There are plenty of frameworks and toolkits out there, but Bootstrap differentiates itself with its small footprint, LESS integration and compelling visual design. It has a web-based customiser that you can use to tailor it to your project: components and jQuery plug-ins can be added or removed by ticking checkboxes, and variables can be customised using a web form. There's a 12-column responsive grid, typography, form controls and it uses responsive CSS to work with mobile browsers.
Last month, Bootstrap creators launched Expo, a showcase of the most "beautiful and inspiring" projects built with the toolkit. There's more of the same over at LoveBootstrap, which contains a list of "23 big-name websites built with Bootstrap" that includes StumbleUpon, The Rolling Stones, Jamie Oliver, Late Night with Jimmy Fallon and Creative Commons.
Best Online Portfolio: Stephen Burgess
Winner: Stephen Burgess
Job: Developer at Fantasy Interactive
Based in: New York, NY
Clients and side projects: Probably the most notable project I’ve worked on in the past year is the relaunch of the USA Today site. I was part of a large dev team and I honestly think we all did an amazing job to deliver the site in the timeframe
I also have a few ideas for nice side projects and collaborations with designers lined up for this year, hopefully I’ll be able to get a few of those built and up on the web
.net: How did you get into web design?
Stephen Burgess: I studied multimedia at university and realised that if I didn’t choose something to specialise in I’d become a 'jack of all trades, master of none'. During my second year of studying I started work part time at a small startup company writing code. I really enjoyed it and knew I’d found my calling. To be honest programming is a hobby and a passion for me, the fact that someone is prepared to pay me to do it day-to-day as a job is a bonus!
.net: Who and what influences and inspires your work?
SB: I’d have to say my good friend Tobias van Schneider has been a big influence in recent months. He’s a designer at Fi and I sit next to him at work. He’s undoubtedly one of the most talented designers I’ve ever worked with and he helped me alot with the design of my portfolio.
.net: What have you been working on this year?

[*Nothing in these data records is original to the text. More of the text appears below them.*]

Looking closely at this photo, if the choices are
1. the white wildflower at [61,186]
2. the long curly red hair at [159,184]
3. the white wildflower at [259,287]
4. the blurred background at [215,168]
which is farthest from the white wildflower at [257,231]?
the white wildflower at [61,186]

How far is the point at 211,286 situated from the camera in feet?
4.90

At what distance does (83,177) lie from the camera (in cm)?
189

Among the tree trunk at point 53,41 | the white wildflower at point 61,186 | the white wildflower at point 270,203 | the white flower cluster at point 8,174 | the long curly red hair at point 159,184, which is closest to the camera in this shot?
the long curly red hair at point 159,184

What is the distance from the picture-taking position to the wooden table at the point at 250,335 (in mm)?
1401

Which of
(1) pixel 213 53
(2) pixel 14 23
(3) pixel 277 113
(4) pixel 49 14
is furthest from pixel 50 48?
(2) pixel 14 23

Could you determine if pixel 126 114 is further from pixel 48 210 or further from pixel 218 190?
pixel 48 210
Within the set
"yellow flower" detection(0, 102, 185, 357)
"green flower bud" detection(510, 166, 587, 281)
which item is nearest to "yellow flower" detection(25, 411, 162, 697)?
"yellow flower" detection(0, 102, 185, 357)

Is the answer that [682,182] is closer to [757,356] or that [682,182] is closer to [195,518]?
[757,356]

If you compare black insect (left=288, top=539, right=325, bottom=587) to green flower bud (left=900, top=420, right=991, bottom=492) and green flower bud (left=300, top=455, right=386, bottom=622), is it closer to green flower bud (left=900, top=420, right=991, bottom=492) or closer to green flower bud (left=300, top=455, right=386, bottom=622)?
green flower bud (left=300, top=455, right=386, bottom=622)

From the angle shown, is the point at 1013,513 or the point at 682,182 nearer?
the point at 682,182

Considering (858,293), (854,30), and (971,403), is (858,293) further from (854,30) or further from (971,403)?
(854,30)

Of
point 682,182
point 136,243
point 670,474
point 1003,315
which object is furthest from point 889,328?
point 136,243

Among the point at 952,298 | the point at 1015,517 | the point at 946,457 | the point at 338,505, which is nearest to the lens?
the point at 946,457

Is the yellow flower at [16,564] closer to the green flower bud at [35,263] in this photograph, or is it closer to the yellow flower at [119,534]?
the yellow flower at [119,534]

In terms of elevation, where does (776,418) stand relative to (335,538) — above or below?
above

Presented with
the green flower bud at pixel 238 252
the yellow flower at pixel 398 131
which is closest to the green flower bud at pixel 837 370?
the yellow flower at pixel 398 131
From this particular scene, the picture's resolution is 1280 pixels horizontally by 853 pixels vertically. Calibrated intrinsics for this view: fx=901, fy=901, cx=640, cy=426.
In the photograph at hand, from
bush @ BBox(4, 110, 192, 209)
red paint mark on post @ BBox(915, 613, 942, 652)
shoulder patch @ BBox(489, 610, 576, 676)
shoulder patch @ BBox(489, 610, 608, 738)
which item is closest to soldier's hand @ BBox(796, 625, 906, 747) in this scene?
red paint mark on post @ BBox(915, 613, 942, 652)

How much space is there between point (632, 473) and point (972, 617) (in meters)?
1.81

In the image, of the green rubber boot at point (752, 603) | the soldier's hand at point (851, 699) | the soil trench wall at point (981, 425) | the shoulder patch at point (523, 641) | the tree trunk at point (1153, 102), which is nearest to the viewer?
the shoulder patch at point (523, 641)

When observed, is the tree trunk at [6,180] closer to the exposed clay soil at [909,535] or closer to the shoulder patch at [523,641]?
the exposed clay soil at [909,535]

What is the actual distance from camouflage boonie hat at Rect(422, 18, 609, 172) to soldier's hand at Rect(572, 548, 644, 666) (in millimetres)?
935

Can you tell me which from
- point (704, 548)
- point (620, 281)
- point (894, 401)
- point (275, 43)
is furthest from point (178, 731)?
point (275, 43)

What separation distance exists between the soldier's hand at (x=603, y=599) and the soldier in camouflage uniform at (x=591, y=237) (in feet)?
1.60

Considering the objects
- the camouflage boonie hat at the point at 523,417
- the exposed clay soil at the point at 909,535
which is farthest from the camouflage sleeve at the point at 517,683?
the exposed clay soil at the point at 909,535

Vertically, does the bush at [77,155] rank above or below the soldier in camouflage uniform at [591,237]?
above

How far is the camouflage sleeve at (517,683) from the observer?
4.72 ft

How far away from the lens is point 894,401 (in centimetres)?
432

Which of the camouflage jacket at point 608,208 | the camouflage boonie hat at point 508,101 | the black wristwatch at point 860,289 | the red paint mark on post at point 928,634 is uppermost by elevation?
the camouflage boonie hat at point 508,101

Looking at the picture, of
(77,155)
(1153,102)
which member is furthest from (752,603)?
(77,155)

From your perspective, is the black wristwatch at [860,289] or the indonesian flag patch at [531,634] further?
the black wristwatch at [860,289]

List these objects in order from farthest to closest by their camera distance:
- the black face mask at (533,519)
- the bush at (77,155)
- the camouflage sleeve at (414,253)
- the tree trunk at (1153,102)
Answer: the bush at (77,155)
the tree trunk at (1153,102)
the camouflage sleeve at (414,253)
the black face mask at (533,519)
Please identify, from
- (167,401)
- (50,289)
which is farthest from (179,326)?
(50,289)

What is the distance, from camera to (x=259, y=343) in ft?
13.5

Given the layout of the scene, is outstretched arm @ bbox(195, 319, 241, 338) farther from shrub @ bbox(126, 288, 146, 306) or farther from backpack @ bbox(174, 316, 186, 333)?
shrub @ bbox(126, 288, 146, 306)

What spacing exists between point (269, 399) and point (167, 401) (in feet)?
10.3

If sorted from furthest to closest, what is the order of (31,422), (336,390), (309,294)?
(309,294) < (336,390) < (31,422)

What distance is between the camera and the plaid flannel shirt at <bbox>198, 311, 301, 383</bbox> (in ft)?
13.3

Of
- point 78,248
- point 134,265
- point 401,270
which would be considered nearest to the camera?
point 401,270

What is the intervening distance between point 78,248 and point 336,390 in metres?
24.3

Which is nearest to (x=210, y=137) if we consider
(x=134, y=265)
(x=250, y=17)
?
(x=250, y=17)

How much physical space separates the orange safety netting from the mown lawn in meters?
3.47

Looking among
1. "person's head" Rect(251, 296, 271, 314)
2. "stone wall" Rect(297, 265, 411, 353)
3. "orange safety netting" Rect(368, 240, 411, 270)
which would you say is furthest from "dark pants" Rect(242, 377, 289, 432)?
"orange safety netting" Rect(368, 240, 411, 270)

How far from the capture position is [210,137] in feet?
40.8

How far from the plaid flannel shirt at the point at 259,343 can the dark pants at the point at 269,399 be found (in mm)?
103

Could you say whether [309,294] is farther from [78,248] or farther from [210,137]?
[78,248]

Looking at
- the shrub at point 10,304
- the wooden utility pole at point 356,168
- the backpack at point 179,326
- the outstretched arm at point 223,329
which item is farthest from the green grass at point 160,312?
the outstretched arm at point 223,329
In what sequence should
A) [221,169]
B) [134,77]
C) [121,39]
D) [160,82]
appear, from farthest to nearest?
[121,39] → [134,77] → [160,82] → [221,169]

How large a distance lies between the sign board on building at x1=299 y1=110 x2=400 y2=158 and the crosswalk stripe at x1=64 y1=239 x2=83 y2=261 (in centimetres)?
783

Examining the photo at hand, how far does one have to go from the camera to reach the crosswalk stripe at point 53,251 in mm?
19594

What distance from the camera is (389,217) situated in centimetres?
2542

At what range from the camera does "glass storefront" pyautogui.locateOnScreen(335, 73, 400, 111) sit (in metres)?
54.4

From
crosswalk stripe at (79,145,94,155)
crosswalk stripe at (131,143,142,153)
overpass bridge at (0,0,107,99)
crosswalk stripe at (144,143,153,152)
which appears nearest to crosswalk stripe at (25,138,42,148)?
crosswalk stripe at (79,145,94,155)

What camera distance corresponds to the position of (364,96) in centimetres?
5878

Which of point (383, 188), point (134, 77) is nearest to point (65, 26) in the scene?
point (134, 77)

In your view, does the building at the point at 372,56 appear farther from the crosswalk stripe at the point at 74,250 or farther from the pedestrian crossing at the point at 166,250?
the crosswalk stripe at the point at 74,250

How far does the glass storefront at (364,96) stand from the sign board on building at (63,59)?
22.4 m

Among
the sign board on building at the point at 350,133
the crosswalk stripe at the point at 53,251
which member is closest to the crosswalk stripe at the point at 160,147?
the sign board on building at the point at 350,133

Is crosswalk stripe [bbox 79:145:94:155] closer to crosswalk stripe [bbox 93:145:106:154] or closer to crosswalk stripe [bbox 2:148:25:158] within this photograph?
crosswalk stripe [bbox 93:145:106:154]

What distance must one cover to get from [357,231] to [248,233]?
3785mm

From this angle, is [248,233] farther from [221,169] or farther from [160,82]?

SB: I’m currently working on a pretty big project at Fi that everyone will see later in the year. The site is for a product that most designers know and use daily so it’s something the team really cares about and this definitely comes across in the awesome design.
.net: What are you excited about at the moment?
SB: That’s a tough one. There’s always so much going on in the tech world that it’s hard to pick just one. Being from England, I’ll do what we do best and talk about the weather. I’m most excited about the end of this long New York winter and the start of summer which is, hopefully, right around the corner!